The team also relies on a proprietary "build server" that generates new versions of Guild Wars executables and DLLs for both the client and servers. The build server uses the Helix command-line interface (P4) to manage tasks such as checking out the current code and art, labeling new builds, and checking in code that's modified during the build process.

 

The Guild Wars Team Relies on Helix Versioning Engine's Powerful Parallel Development

"Parallel development is essential to the effectiveness of our development team," Vickers said. "This is especially true for our programmers, who are often working on different sections of the same files."

When file conflicts arise, Helix provides the necessary tools to resolve them quickly and easily.

 

The Helix Branching Model Makes Multiple Releases and Multileveled Development Lines Traceable

The development team also makes heavy use of the branching and integration features in Helix. At any one time, there can be several active code and art branches: one for development, one for the current version of Guild Wars that's running live, and another for testing changes that are about to go live.

"Helix has made it possible for us to develop in separate branches without losing track of the full change history of each file," explained Vickers. "It has also allowed us to seamlessly integrate changes from one branch — for example, the testing branch — into another, such as the live branch."
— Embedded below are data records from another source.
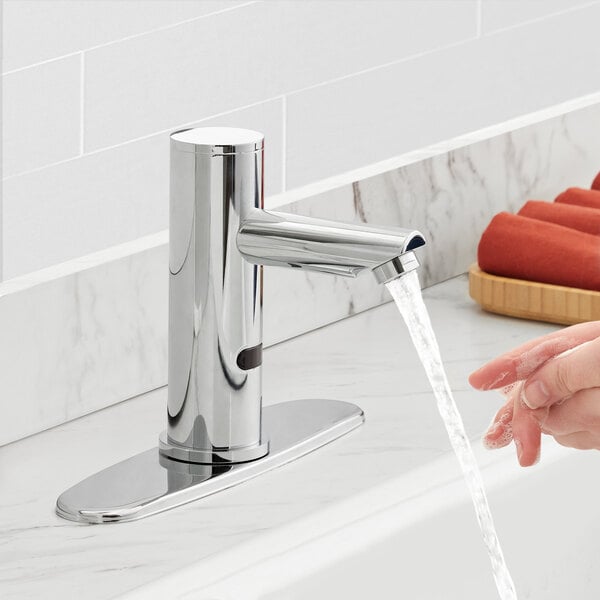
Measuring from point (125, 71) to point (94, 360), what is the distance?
25cm

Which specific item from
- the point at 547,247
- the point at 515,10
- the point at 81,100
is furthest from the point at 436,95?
the point at 81,100

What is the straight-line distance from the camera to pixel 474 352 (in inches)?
41.2

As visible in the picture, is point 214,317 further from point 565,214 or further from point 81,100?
point 565,214

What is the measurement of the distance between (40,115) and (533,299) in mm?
374

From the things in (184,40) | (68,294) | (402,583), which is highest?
(184,40)

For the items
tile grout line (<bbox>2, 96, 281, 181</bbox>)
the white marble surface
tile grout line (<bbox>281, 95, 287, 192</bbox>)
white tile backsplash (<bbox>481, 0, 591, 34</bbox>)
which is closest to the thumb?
the white marble surface

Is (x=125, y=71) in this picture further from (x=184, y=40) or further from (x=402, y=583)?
(x=402, y=583)

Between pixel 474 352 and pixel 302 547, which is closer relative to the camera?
pixel 302 547

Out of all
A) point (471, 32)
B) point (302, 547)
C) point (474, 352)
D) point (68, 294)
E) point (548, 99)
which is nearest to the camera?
point (302, 547)

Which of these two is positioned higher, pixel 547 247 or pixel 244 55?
pixel 244 55

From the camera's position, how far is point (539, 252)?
3.58 ft

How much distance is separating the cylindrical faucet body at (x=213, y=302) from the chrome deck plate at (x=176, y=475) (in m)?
0.01

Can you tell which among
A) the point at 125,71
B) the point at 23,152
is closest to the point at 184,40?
the point at 125,71

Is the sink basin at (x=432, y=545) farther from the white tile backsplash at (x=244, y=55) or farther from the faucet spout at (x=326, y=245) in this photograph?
the white tile backsplash at (x=244, y=55)
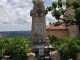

Helix Versioning Engine's change-oriented model, complete with atomic change transactions, ensures that the overall history of the source code moves forward in a traceable, understandable process.

"Helix plays an instrumental role in the release and ongoing development of Guild Wars," Vickers concluded. "Helix is a great product, and our entire programming team, many of whom are SourceSafe refugees, is as enamored with Helix as one can possibly be about version control software."